Under President Obama, corporate Democrats pushed through the Common Core State Standards and tied them to an increase in standardized testing. States were compelled to compete for federal “Race to the Top” funds. States qualified for them only if their leaders agreed to implement the new standards and extra testing.

The Obama administration’s efforts doubled-down on evaluative elements of No Child Left Behind, the ambitious but unrealistic program from George W. Bush’s Republican administration. Democrat Bill Clinton pushed greater emphasis on testing than had existed during the first Bush administration, suggesting states like Virginia, Texas and North Carolina, all of which had implemented various accountability measures, were the stalwarts towards which other state leaders should turn.

Much of what we see now as education policy is the result of decades of evolved response to a 1983 report titled “A Nation At Risk,” which suggested to the Reagan administration that continued national economic growth would stall if students did not get more instruction in basic skills and if schools were not held more accountable. The report was 1980s-speak for getting students college- and career-ready, a phrase heard often in school faculty meetings today.

Democrat Jimmy Carter started our current era’s trend toward national centralization of education policy when he established the federal Department of Education in 1980.

For better and/or for worse, our current education climate has been a bipartisan creation.

Similar to how some may want to give all credit or blame to one political party for contemporary education policy, many may perceive RSAE as a partisan-affiliated network. Generally, the assumption seems to be that all RSAE members are Democrats.

RSAE welcomes members of all parties. Membership marks one as part of a team of education advocates, not as a member of one political party. Of course, RSAE can only be as politically diverse as its membership. So, I invite you to attend our meetings, join ranks and bring your ideas with you.

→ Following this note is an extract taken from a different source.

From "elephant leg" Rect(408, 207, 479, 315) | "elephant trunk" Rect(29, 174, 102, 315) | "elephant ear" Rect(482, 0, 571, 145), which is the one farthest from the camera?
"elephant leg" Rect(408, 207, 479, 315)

Likewise, local politicians seeking RSAE’s endorsement shouldn’t assume party affiliation is more important than platform. RSAE invites candidates to schedule meetings with us and complete questionnaires designed to gauge a prospective political leader’s desire to support public education.

RSAE seeks members eligible to join from across the political spectrum and who are amenable to our overall platform. Our current platform is as follows:

• To build relationships with those in the local community and within the political sphere who are friendly to leaders and teachers within Rowan-Salisbury Schools.

• To offer support to political candidates who pass our vetting process.

• To advocate for RSS’s students, teachers, and essential personnel.

• To press powered parties for greater support for education via moving state per-student expenditures above the national average and teacher salaries closer above the national average.

• To oblige state leaders to restore pay bumps for graduate degrees.

• To urge political leaders to eliminate the teacher salary cap of $51,000 and avoid ineffective merit pay plans.

• To provide educators with an array of professional development opportunities and benefits ranging from student loan elimination to retail discounts.

• To advocate for pre-K programs and manageable student-teacher ratios per classroom.

• To remain dedicated to true public schools and to oppose public funds funneled away from RSS to charter schools or voucher programs.

A pro-public education agenda that respects teachers and seeks what is in students’ best interest is above partisanship and is a community good. No one political party has a monopoly on the best or worst that education policy has yielded. Nor does any singular political party have a monopoly on RSAE. Thank goodness!

Carter teaches at Jesse C. Carson High School and is vice president of the Rowan-Salisbury Association of Educators.